Para conquistar os eleitores da classe trabalhadora, os democratas precisam parar de falar sobre democracia

Há um debate activo na política Democrata entre progressistas e moderados sobre como construir uma coligação vencedora.

Um novo relatório de dois pesquisadores da Califórnia, compartilhado exclusivamente com a Tuugo.pt, argumenta que o debate perde o foco. A resposta não é o centrismo, escrevem eles, é o respeito pela origem dos eleitores da classe trabalhadora.

“Trata-se de compreender que as pessoas precisam de um sentimento de segurança pessoal e económica antes de apoiarem as mudanças que os progressistas estão a pedir”, escrevem os autores.

Os autores do relatório são, para o rotular, elites costeiras com formação universitária. Joan C. Williams é professora de direito de São Francisco conhecida por seu trabalho em diversidade, equidade e inclusão. Jared Abbott lidera o Center for Working Class Politics e tem doutorado. de Harvard. O público-alvo são pessoas que compartilham suas políticas progressistas.

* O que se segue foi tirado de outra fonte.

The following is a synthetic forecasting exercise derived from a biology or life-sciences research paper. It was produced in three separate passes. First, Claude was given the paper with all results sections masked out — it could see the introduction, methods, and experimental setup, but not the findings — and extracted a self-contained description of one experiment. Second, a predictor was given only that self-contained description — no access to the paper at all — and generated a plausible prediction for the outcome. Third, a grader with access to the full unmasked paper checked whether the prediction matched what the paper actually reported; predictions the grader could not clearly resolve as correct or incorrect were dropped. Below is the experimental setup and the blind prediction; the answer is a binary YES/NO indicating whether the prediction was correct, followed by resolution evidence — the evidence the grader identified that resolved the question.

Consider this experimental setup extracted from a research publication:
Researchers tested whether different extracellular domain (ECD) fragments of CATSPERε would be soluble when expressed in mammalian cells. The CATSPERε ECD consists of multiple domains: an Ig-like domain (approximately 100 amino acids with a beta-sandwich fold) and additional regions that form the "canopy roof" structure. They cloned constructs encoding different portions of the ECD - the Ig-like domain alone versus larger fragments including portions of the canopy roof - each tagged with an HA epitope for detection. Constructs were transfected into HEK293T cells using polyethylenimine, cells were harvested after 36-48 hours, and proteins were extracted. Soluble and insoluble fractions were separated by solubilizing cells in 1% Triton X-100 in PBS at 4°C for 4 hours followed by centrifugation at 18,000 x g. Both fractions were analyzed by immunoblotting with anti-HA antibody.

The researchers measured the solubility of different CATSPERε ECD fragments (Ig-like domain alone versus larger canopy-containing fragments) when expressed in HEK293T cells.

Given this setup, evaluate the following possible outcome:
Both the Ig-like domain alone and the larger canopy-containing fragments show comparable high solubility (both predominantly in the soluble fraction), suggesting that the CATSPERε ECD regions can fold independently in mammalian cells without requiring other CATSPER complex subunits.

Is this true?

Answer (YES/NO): NO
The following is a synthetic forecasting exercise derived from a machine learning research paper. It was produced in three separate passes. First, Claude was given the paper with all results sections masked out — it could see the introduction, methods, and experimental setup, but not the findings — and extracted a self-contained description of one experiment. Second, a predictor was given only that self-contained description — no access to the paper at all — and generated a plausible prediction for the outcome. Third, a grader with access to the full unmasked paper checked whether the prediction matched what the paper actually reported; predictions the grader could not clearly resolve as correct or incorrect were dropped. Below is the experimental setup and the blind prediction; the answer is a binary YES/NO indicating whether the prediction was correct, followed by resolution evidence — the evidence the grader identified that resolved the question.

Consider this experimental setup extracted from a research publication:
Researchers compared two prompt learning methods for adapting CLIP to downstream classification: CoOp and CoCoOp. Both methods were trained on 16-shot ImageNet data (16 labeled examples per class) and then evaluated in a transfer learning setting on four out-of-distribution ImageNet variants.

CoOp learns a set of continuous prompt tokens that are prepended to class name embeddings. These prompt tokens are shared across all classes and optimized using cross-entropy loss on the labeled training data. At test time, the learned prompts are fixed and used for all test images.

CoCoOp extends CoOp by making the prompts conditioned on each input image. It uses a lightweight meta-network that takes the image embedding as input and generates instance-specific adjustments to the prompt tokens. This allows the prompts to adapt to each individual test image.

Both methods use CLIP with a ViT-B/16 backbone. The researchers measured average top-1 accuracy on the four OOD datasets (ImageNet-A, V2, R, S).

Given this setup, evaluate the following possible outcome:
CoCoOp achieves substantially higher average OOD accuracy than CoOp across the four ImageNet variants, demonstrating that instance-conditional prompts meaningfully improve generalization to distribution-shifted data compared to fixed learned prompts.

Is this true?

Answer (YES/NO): NO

A sua mensagem é que o Partido Democrata estaria a cometer um enorme erro se continuasse a servir os guerreiros da justiça social e não conseguisse compreender, respeitar e apelar aos eleitores da classe trabalhadora. “O caminho favorece fortemente o partido que conquista os eleitores da classe trabalhadora”, explica o relatório.

“Estou cansado de perder”, disse Williams em entrevista. “Quero construir uma coligação progressista sustentada, capaz de cumprir objectivos progressistas. E não é isso que temos agora, e não é isso que temos há décadas.”

Intitulado “A crise da coligação de esquerda: compreendendo a enorme divisão entre a classe trabalhadora e os eleitores com formação universitária, e como colmatar isso”, o relatório argumenta que os democratas perderam o apoio dos eleitores da classe trabalhadora de todas as raças porque a base do partido está fora de sintonia com as prioridades e valores desses americanos.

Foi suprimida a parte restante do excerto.